Material supplied below:

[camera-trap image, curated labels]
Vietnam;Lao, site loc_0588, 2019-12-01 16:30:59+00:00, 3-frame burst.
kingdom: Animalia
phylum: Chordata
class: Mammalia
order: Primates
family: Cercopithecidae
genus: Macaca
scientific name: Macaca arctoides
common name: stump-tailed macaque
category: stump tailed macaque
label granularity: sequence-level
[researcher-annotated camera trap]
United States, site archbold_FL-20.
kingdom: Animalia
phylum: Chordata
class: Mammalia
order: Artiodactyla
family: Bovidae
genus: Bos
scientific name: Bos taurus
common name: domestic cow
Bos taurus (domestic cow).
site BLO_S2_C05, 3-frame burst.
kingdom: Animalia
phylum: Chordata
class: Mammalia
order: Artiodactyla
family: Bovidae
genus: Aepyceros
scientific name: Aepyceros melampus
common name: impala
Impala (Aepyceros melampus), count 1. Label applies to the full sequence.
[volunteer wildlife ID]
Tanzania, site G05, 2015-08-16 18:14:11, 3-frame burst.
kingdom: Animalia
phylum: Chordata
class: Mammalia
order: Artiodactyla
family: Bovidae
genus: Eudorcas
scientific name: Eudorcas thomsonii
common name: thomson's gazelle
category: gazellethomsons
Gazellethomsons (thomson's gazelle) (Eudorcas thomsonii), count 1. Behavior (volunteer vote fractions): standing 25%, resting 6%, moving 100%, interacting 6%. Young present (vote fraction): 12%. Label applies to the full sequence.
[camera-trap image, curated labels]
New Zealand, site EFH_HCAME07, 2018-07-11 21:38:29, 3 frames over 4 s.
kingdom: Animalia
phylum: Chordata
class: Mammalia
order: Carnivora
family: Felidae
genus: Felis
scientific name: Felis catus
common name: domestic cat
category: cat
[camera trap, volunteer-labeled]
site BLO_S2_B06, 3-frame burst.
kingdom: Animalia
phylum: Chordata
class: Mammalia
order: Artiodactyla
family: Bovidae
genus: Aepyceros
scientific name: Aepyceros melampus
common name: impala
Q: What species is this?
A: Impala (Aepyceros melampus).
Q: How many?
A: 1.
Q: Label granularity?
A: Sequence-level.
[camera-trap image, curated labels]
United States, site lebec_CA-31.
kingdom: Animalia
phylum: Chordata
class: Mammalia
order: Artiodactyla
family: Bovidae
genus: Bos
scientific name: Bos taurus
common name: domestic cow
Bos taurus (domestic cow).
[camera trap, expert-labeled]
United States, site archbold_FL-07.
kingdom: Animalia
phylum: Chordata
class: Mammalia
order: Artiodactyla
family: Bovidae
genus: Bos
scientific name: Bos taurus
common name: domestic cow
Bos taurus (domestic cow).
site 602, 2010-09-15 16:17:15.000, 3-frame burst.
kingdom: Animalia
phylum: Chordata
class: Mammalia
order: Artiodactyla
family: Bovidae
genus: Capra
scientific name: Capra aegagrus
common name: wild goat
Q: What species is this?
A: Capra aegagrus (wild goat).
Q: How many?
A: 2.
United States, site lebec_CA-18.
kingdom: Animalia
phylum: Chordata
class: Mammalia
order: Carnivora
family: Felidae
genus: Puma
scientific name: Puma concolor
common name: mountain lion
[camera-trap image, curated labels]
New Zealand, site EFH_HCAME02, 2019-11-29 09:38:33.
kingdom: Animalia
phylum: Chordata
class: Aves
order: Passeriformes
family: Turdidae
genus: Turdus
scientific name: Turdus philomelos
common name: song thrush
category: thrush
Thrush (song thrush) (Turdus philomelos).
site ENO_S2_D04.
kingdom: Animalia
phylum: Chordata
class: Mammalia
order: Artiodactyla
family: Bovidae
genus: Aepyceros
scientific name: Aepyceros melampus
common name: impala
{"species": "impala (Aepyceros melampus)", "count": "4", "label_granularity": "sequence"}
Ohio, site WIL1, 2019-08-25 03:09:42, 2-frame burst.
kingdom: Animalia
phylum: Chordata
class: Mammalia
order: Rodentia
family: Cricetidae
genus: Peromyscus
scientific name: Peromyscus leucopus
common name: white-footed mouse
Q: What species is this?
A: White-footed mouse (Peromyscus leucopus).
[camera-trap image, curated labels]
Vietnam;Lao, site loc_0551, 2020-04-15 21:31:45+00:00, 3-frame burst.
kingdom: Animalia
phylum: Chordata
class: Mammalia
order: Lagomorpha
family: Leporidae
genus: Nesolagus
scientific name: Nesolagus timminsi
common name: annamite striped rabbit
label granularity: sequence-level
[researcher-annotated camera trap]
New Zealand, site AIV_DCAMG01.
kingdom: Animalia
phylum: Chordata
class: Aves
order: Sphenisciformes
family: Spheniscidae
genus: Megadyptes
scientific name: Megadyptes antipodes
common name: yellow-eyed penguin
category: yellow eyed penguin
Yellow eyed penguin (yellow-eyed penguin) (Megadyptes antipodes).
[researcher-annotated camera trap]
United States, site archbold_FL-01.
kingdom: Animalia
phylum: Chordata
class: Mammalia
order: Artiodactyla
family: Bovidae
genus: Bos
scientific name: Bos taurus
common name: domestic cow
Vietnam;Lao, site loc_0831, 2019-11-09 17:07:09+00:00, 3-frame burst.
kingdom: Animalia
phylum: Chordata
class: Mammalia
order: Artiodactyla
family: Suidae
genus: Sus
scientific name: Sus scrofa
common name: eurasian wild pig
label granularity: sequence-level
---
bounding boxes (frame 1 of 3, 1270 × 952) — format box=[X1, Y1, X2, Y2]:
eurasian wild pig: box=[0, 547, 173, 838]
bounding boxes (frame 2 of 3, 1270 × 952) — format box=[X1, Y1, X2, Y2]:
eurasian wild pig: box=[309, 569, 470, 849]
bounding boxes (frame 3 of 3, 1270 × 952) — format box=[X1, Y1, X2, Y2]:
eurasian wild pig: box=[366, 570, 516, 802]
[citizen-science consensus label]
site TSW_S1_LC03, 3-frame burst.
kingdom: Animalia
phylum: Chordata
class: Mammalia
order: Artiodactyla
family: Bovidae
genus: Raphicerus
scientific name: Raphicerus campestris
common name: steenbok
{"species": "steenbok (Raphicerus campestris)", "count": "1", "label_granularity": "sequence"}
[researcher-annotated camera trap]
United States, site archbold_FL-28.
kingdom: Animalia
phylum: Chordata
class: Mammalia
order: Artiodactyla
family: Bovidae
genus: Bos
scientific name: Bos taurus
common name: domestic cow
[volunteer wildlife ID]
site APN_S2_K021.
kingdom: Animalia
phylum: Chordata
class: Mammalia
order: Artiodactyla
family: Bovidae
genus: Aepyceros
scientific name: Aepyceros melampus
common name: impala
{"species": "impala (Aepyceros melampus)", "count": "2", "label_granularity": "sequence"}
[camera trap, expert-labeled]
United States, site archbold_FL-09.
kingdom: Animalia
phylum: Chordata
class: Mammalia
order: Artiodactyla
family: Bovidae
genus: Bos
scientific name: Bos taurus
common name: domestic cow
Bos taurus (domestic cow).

End of Material supplied.

Exercise description – Every line of the listing is to be returned unchanged.

Task output –
[camera-trap image, curated labels]
Vietnam;Lao, site loc_0588, 2019-12-01 16:30:59+00:00, 3-frame burst.
kingdom: Animalia
phylum: Chordata
class: Mammalia
order: Primates
family: Cercopithecidae
genus: Macaca
scientific name: Macaca arctoides
common name: stump-tailed macaque
category: stump tailed macaque
label granularity: sequence-level
[researcher-annotated camera trap]
United States, site archbold_FL-20.
kingdom: Animalia
phylum: Chordata
class: Mammalia
order: Artiodactyla
family: Bovidae
genus: Bos
scientific name: Bos taurus
common name: domestic cow
Bos taurus (domestic cow).
site BLO_S2_C05, 3-frame burst.
kingdom: Animalia
phylum: Chordata
class: Mammalia
order: Artiodactyla
family: Bovidae
genus: Aepyceros
scientific name: Aepyceros melampus
common name: impala
Impala (Aepyceros melampus), count 1. Label applies to the full sequence.
[volunteer wildlife ID]
Tanzania, site G05, 2015-08-16 18:14:11, 3-frame burst.
kingdom: Animalia
phylum: Chordata
class: Mammalia
order: Artiodactyla
family: Bovidae
genus: Eudorcas
scientific name: Eudorcas thomsonii
common name: thomson's gazelle
category: gazellethomsons
Gazellethomsons (thomson's gazelle) (Eudorcas thomsonii), count 1. Behavior (volunteer vote fractions): standing 25%, resting 6%, moving 100%, interacting 6%. Young present (vote fraction): 12%. Label applies to the full sequence.
[camera-trap image, curated labels]
New Zealand, site EFH_HCAME07, 2018-07-11 21:38:29, 3 frames over 4 s.
kingdom: Animalia
phylum: Chordata
class: Mammalia
order: Carnivora
family: Felidae
genus: Felis
scientific name: Felis catus
common name: domestic cat
category: cat
[camera trap, volunteer-labeled]
site BLO_S2_B06, 3-frame burst.
kingdom: Animalia
phylum: Chordata
class: Mammalia
order: Artiodactyla
family: Bovidae
genus: Aepyceros
scientific name: Aepyceros melampus
common name: impala
Q: What species is this?
A: Impala (Aepyceros melampus).
Q: How many?
A: 1.
Q: Label granularity?
A: Sequence-level.
[camera-trap image, curated labels]
United States, site lebec_CA-31.
kingdom: Animalia
phylum: Chordata
class: Mammalia
order: Artiodactyla
family: Bovidae
genus: Bos
scientific name: Bos taurus
common name: domestic cow
Bos taurus (domestic cow).
[camera trap, expert-labeled]
United States, site archbold_FL-07.
kingdom: Animalia
phylum: Chordata
class: Mammalia
order: Artiodactyla
family: Bovidae
genus: Bos
scientific name: Bos taurus
common name: domestic cow
Bos taurus (domestic cow).
site 602, 2010-09-15 16:17:15.000, 3-frame burst.
kingdom: Animalia
phylum: Chordata
class: Mammalia
order: Artiodactyla
family: Bovidae
genus: Capra
scientific name: Capra aegagrus
common name: wild goat
Q: What species is this?
A: Capra aegagrus (wild goat).
Q: How many?
A: 2.
United States, site lebec_CA-18.
kingdom: Animalia
phylum: Chordata
class: Mammalia
order: Carnivora
family: Felidae
genus: Puma
scientific name: Puma concolor
common name: mountain lion
[camera-trap image, curated labels]
New Zealand, site EFH_HCAME02, 2019-11-29 09:38:33.
kingdom: Animalia
phylum: Chordata
class: Aves
order: Passeriformes
family: Turdidae
genus: Turdus
scientific name: Turdus philomelos
common name: song thrush
category: thrush
Thrush (song thrush) (Turdus philomelos).
site ENO_S2_D04.
kingdom: Animalia
phylum: Chordata
class: Mammalia
order: Artiodactyla
family: Bovidae
genus: Aepyceros
scientific name: Aepyceros melampus
common name: impala
{"species": "impala (Aepyceros melampus)", "count": "4", "label_granularity": "sequence"}
Ohio, site WIL1, 2019-08-25 03:09:42, 2-frame burst.
kingdom: Animalia
phylum: Chordata
class: Mammalia
order: Rodentia
family: Cricetidae
genus: Peromyscus
scientific name: Peromyscus leucopus
common name: white-footed mouse
Q: What species is this?
A: White-footed mouse (Peromyscus leucopus).
[camera-trap image, curated labels]
Vietnam;Lao, site loc_0551, 2020-04-15 21:31:45+00:00, 3-frame burst.
kingdom: Animalia
phylum: Chordata
class: Mammalia
order: Lagomorpha
family: Leporidae
genus: Nesolagus
scientific name: Nesolagus timminsi
common name: annamite striped rabbit
label granularity: sequence-level
[researcher-annotated camera trap]
New Zealand, site AIV_DCAMG01.
kingdom: Animalia
phylum: Chordata
class: Aves
order: Sphenisciformes
family: Spheniscidae
genus: Megadyptes
scientific name: Megadyptes antipodes
common name: yellow-eyed penguin
category: yellow eyed penguin
Yellow eyed penguin (yellow-eyed penguin) (Megadyptes antipodes).
[researcher-annotated camera trap]
United States, site archbold_FL-01.
kingdom: Animalia
phylum: Chordata
class: Mammalia
order: Artiodactyla
family: Bovidae
genus: Bos
scientific name: Bos taurus
common name: domestic cow
Vietnam;Lao, site loc_0831, 2019-11-09 17:07:09+00:00, 3-frame burst.
kingdom: Animalia
phylum: Chordata
class: Mammalia
order: Artiodactyla
family: Suidae
genus: Sus
scientific name: Sus scrofa
common name: eurasian wild pig
label granularity: sequence-level
---
bounding boxes (frame 1 of 3, 1270 × 952) — format box=[X1, Y1, X2, Y2]:
eurasian wild pig: box=[0, 547, 173, 838]
bounding boxes (frame 2 of 3, 1270 × 952) — format box=[X1, Y1, X2, Y2]:
eurasian wild pig: box=[309, 569, 470, 849]
bounding boxes (frame 3 of 3, 1270 × 952) — format box=[X1, Y1, X2, Y2]:
eurasian wild pig: box=[366, 570, 516, 802]
[citizen-science consensus label]
site TSW_S1_LC03, 3-frame burst.
kingdom: Animalia
phylum: Chordata
class: Mammalia
order: Artiodactyla
family: Bovidae
genus: Raphicerus
scientific name: Raphicerus campestris
common name: steenbok
{"species": "steenbok (Raphicerus campestris)", "count": "1", "label_granularity": "sequence"}
[researcher-annotated camera trap]
United States, site archbold_FL-28.
kingdom: Animalia
phylum: Chordata
class: Mammalia
order: Artiodactyla
family: Bovidae
genus: Bos
scientific name: Bos taurus
common name: domestic cow
[volunteer wildlife ID]
site APN_S2_K021.
kingdom: Animalia
phylum: Chordata
class: Mammalia
order: Artiodactyla
family: Bovidae
genus: Aepyceros
scientific name: Aepyceros melampus
common name: impala
{"species": "impala (Aepyceros melampus)", "count": "2", "label_granularity": "sequence"}
[camera trap, expert-labeled]
United States, site archbold_FL-09.
kingdom: Animalia
phylum: Chordata
class: Mammalia
order: Artiodactyla
family: Bovidae
genus: Bos
scientific name: Bos taurus
common name: domestic cow
Bos taurus (domestic cow).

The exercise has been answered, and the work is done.